Use case and examples for type pattern with type variable

I found out reading the spec that scala supports binding type variables when doing a type pattern match:

Map(1 -> "one", 2 -> "two") match {
  case l: Map[k, v] =>
    // binds k to Int and v to String
    // k and v are types as shown here:
    val i: Iterator[Tuple2[k, v]] = l.iterator
    println(i.mkString(", "))
}

Are there any fancy things or practical things I can do with this? Or binding type variables is only useful for type documentation purpose?

It occurred to me that Scala sometimes needs type annotations, such as defining function, so I tried:

def prepender(obj: Any) = obj match {
  case xs: L开发者_开发百科ist[a] => (x: a) => x :: xs
  case opt: Some[a] => (x: a) => x :: Nil
}

But then the type of the return function is weird:

prepender: (obj: Any)a with a => List[Any] forSome { type a; type a }

scala> val p = prepender(List(1,2))
p: a with a => List[Any] forSome { type a; type a } = <function1>

scala> p(1)
<console>:10: error: type mismatch;
 found   : Int(1)
 required: a(in value res7) with (some other)a(in value res7) where 
   type (some other)a(in value res7), type a(in value res7)

---

I hope this won't get too long, but I seriously doubt it, that's why I'm gonna try to provide a quick answer first: "When you name (abstract) something, the main use case is referring to it later". Well that wasn't helpful now, was it?

Consider this simple Scala function:

val sum = (a: Int, b: Int) => a + b

The compiler does not need to know that a is an a and b is a b. All it needs to know that a as well as b are of type Int and that a comes before b (which wouldn't matter in this case since addition is commutative, but the compiler cares anyway!). Scala offers a (don't get me wrong I also love it) compiler friendly placeholder syntax, which acts as a proof of this "hypothesis".

val sum: (Int, Int) => Int = _ + _ // where the 1st _ differs from the 2nd _

Now take a look at this:

case x: SomeTypeParameterizedWith[AnotherType] // AnotherType is erased anyway
case x: SomeParameterizedType[_] // Existential type
case x: SomeParameterizedType[kind] // Existential type which you can reference

When you don't care about the type argument use the placeholder syntax. When you do (for whatever reason) care you should name the type argument with a lower case so the compiler knows you want to treat it as an identifier.

Back to your question.

The primary use for existential types is working around Java's wildcard types. This is taken from Programming in Scala - Existential Types and was slightly modified by yours truly.

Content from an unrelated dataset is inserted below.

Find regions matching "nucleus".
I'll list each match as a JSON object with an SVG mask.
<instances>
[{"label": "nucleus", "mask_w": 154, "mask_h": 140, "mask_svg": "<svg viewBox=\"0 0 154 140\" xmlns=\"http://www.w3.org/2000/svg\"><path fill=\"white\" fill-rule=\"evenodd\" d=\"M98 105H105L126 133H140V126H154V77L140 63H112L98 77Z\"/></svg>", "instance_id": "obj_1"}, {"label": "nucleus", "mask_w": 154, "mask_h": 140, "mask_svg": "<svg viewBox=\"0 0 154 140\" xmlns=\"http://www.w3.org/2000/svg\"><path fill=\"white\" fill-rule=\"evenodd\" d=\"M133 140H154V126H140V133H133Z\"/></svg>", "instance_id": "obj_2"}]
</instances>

// This is a Java class with wildcards
public class Wild {
  public java.util.Collection<?> contents() {
    java.util.Collection<String> stuff = new Vector<String>();
    stuff.add("a");
    stuff.add("b");
    stuff.add("see");
    return stuff;
  }
}

// This is the problem
import scala.collection.mutable.Set
val iter = (new Wild).contents.iterator
val set = Set.empty[???] // what type goes here?
while (iter.hasMore)
  set += iter.next()

// This is the solution
def javaSet2ScalaSet[T](jset: java.util.Collection[T]): Set[T] = {
  val sset = Set.empty[T] // now T can be named!
  val iter = jset.iterator
  while (iter.hasNext)
    sset += iter.next()
  sset
}

Ok, so what just happened? Simple generics, no magic there?! If you are dealing with generics on a day to day basis this looks normal to you, but you are forgetting, that the ultra super concept of introducing type arguments into scope works only on classes and methods. What if you are outside of a class or a method, just in some random scope in the middle of nowhere (like REPL)? Or what if you are in a class or a method but the type arguments have not been introduced into their scopes? This is where your question and this answer come in play.

val set = new Wild().contents match {
  case jset: java.util.Collection[kind] => {
    val sset = Set.empty[kind]
    val iter = jset.iterator
    while (iter.hasNext)
      sset += iter.next()
    sset
  }
}

The identifier kind is required so the compiler can verify that you are referring to the same thing.

Note, that you can't just add strings into the set since the type of the set is Set[_].